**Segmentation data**
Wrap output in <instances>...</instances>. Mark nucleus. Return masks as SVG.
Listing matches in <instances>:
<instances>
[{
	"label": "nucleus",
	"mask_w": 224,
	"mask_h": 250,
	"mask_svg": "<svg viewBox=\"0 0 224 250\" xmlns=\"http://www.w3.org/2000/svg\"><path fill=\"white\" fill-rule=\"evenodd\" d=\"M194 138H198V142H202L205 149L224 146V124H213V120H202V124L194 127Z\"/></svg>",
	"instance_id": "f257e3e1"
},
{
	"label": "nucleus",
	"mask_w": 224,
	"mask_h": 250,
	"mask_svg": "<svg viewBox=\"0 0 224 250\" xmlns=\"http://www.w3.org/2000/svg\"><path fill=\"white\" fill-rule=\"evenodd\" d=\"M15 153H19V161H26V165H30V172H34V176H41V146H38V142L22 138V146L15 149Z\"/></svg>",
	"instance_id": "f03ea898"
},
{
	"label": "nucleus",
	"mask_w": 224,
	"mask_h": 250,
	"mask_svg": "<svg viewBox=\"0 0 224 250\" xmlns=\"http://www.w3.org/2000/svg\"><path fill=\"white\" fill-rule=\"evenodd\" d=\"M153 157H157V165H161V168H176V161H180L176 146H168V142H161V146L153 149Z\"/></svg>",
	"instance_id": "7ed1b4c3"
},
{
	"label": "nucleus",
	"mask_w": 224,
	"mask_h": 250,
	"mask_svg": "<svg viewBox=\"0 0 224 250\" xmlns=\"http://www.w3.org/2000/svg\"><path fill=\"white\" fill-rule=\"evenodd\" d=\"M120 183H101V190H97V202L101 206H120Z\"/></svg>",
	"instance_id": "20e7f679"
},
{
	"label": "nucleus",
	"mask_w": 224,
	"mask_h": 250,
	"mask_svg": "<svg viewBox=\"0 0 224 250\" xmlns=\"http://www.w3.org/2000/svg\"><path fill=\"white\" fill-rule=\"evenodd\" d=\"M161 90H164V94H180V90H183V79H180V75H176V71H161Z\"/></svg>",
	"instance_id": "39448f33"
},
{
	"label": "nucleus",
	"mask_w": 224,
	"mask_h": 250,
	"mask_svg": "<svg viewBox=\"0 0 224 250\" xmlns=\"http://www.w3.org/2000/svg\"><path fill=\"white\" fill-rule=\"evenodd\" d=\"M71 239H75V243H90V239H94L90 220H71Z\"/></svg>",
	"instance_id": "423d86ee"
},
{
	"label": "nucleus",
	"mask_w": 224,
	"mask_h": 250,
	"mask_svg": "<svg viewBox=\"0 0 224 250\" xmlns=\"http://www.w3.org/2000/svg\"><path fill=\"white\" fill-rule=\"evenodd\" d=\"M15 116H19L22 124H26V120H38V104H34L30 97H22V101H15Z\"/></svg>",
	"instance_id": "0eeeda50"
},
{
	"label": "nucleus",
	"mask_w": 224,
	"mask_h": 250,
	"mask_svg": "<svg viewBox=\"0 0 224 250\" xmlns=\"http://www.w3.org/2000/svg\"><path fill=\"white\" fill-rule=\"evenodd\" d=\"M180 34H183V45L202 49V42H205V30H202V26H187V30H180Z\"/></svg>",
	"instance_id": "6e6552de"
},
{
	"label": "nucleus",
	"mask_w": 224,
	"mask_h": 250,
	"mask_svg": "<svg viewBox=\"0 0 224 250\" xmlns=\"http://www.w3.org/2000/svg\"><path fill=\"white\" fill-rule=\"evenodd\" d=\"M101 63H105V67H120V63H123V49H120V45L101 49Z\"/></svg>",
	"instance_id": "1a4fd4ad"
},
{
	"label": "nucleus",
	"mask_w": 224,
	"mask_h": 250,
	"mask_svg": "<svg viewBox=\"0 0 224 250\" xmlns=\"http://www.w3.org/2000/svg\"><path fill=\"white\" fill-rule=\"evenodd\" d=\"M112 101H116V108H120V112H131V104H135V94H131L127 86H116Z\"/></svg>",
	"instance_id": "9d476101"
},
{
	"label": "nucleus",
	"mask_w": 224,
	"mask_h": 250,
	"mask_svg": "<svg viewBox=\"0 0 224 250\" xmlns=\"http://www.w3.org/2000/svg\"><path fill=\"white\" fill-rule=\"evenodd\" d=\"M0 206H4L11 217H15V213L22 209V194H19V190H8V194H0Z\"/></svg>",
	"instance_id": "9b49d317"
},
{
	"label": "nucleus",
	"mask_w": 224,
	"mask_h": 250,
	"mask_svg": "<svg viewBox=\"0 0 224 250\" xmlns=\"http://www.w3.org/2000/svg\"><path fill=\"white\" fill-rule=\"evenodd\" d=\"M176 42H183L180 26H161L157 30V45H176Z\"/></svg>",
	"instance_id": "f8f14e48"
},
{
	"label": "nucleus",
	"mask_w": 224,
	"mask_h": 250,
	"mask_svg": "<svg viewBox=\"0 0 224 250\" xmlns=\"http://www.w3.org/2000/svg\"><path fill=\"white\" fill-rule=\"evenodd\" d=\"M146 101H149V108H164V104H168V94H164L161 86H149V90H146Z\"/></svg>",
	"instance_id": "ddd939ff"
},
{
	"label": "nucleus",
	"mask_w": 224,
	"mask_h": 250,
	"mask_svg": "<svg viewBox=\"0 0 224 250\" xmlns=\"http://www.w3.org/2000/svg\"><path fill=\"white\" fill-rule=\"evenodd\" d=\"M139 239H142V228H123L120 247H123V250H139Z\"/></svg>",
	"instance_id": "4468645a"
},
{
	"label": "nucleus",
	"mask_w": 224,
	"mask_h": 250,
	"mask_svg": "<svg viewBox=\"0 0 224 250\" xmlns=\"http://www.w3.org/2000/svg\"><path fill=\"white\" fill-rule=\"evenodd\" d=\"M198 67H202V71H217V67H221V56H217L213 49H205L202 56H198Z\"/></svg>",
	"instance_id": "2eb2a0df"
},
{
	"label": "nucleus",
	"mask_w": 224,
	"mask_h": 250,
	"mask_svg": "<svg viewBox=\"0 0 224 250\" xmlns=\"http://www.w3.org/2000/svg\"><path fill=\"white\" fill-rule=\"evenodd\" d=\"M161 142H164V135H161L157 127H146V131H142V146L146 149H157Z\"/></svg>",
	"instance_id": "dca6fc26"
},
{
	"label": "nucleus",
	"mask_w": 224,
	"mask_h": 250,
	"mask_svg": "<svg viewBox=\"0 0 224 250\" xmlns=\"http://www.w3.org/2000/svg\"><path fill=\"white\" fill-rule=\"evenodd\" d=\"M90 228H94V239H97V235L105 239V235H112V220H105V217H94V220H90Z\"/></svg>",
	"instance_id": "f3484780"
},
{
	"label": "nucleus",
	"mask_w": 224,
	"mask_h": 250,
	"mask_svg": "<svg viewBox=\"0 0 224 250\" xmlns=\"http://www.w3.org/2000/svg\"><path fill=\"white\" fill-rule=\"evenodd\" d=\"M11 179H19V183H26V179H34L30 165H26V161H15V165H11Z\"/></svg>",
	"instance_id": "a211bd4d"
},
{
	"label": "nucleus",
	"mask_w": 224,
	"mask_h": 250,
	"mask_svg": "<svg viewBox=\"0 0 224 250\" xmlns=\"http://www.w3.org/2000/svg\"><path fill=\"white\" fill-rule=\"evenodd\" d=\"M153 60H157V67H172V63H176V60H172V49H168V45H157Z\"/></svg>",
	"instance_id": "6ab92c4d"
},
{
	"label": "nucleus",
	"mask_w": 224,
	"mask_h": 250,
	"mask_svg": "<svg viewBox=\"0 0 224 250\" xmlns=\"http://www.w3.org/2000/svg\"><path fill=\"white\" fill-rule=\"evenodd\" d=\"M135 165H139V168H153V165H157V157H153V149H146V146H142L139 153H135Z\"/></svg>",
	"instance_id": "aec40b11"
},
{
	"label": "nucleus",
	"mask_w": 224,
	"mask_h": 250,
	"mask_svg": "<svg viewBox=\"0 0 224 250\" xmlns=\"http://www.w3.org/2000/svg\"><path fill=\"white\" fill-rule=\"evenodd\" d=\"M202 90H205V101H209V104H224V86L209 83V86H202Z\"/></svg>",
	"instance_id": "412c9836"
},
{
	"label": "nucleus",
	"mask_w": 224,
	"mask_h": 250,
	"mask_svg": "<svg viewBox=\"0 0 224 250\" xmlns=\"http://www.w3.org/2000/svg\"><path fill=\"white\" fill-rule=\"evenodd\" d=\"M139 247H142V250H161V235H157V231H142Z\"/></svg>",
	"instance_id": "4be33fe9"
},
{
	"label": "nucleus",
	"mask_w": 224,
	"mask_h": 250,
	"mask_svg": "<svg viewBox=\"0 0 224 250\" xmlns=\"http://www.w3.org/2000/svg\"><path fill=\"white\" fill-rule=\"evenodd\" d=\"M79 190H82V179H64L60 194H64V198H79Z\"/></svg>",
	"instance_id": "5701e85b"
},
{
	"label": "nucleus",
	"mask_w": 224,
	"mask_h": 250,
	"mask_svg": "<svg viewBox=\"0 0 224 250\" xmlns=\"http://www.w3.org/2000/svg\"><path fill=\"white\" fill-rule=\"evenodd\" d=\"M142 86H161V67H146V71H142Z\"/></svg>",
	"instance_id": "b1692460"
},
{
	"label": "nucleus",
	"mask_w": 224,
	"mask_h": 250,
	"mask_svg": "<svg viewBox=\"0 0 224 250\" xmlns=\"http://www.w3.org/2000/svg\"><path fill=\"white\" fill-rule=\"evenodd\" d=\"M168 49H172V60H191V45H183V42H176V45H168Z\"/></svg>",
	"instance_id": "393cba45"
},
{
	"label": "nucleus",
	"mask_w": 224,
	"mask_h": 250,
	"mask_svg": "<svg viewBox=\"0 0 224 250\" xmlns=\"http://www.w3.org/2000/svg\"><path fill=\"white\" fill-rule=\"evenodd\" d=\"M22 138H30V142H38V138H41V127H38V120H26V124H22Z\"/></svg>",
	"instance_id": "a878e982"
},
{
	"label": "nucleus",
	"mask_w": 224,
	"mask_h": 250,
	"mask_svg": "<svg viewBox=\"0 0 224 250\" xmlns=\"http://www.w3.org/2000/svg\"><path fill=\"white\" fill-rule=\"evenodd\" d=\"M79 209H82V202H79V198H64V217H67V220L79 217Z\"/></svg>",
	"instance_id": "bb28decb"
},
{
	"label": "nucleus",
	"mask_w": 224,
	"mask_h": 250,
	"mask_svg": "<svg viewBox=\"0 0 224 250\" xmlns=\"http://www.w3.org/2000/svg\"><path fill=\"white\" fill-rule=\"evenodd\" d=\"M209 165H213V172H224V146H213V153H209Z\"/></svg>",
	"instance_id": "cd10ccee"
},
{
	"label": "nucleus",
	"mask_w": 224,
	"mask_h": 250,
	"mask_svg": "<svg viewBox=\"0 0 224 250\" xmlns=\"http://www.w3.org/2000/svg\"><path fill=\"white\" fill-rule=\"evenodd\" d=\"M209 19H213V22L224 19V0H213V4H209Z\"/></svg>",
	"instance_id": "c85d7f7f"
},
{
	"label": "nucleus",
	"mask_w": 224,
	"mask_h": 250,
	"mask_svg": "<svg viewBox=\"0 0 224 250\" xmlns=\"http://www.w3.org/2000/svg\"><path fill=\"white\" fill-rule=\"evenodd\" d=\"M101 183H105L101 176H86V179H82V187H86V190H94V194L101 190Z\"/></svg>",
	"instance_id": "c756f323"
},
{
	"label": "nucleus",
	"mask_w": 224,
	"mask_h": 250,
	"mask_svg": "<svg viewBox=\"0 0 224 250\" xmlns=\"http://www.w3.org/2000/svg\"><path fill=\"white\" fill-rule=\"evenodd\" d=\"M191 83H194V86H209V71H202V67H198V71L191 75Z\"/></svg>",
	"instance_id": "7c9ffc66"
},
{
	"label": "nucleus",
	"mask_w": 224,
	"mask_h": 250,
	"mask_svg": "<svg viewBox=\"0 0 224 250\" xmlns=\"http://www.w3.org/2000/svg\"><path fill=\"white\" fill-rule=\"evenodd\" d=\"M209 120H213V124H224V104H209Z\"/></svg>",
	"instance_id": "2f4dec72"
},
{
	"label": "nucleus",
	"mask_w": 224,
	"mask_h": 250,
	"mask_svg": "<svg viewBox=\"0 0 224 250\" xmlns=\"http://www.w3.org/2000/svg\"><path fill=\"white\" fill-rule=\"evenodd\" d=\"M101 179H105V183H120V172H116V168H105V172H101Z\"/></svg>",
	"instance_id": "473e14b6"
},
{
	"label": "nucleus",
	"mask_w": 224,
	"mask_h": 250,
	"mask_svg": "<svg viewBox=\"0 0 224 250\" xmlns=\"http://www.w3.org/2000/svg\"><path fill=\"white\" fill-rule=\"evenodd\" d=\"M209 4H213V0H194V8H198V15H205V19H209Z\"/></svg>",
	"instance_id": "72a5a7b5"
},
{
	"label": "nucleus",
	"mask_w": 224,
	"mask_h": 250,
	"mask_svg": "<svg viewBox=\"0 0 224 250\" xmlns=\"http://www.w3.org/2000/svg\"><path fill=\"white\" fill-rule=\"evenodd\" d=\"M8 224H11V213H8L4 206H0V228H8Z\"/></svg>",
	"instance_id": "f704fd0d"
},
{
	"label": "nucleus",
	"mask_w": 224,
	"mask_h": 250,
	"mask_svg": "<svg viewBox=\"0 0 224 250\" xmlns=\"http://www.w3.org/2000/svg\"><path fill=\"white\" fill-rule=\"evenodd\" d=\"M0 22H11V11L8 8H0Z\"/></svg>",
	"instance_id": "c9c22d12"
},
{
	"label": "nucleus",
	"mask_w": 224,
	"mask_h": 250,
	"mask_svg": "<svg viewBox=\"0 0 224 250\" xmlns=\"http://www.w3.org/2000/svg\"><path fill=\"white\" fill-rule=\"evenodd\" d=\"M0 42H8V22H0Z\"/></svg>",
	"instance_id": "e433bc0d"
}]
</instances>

**Exercise description**
From the Segmentation data above, pull out every line that contains the string "instances" and copy each one as it appears.

**Correct response**
Wrap output in <instances>...</instances>. Mark nucleus. Return masks as SVG.
Listing matches in <instances>:
<instances>
</instances>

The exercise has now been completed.